You have, no doubt, been informed of the affair of Wednesday the 19th. Is it not truly amazing, that such a body of Regulars, so thoroughly appointed, with artillery, &c˙, should be defeated and put to flight by a handful of raw, undisciplined peasants? We have lost but forty-one, and but few, not exceeding ten, wounded; they have near three hundred killed, wounded, and missing. Our countrymen swarm to our defence from all quarters. We are busily organizing our Troops, and shall soon have a well constructed army in the field of thirty thousand men. Gage and his Troops are immured within the walls of Boston; and what is a delay to our satisfaction, our friends are entrapped by them.
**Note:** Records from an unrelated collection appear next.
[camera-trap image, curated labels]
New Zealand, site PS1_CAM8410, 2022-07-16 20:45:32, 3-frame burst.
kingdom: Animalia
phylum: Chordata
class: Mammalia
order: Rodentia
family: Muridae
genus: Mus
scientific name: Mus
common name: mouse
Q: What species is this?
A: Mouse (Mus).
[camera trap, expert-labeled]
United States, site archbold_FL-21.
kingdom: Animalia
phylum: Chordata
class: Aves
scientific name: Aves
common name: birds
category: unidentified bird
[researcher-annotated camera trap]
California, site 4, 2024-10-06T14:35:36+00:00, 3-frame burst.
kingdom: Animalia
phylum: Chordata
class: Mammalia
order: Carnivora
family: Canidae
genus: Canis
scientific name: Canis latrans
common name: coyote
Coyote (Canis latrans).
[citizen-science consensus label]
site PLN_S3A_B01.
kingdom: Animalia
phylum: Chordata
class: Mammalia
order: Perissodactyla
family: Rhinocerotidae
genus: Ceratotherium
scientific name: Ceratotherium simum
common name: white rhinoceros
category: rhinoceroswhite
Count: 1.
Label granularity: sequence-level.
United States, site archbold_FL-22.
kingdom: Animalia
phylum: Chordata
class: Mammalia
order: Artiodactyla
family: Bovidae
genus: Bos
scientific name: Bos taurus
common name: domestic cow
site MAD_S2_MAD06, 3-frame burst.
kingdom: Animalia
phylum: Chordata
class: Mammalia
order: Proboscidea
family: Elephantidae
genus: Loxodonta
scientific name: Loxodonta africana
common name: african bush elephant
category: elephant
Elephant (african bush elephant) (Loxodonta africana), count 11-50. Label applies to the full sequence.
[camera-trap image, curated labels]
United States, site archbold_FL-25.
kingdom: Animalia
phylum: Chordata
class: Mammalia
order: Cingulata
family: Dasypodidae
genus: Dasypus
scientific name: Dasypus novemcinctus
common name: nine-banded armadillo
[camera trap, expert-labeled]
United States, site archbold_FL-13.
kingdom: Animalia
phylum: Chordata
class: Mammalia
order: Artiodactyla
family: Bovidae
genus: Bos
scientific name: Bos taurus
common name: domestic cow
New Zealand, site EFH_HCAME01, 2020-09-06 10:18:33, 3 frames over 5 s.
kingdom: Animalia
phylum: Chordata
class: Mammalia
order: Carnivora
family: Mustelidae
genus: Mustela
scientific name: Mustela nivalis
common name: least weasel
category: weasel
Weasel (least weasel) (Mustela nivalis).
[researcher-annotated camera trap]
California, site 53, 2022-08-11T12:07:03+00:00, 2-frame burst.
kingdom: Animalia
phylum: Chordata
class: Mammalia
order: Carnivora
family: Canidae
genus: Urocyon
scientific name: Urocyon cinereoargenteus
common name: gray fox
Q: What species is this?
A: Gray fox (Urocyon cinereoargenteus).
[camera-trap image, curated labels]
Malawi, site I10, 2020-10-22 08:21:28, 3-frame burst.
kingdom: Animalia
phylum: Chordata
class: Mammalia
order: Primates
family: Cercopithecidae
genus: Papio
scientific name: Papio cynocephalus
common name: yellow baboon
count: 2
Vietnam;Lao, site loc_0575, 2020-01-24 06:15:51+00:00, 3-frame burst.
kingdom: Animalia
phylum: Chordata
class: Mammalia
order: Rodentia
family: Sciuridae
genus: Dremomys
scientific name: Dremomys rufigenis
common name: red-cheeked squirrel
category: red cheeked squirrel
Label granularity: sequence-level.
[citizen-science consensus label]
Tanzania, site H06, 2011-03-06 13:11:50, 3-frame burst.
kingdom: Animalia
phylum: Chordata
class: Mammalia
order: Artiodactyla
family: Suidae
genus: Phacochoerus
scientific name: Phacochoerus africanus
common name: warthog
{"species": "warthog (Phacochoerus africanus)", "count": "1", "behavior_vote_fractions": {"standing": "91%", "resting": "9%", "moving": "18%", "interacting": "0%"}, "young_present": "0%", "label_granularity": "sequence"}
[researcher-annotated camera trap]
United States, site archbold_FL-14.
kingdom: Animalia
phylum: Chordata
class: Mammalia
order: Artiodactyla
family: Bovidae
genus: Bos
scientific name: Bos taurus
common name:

We have some hopes they will be liberated this day, General Gage has proposed, upon their surrendering their arms, that they march out. They surrendered their arms yesterday.

Poor Quincy, alas! he is no more. He returned to his native Country, pressed the beloved soil, and died. We did not se' e him; he breathed his last the night before last, at Cape Ann.

We have had an express by the way of Connecticut, enclosing transcripts from letters sent lately to New-York. Such a vile system of slavery is preparing for us as might make a Domitian blush. Thank God, our enemies will assuredly be defeated.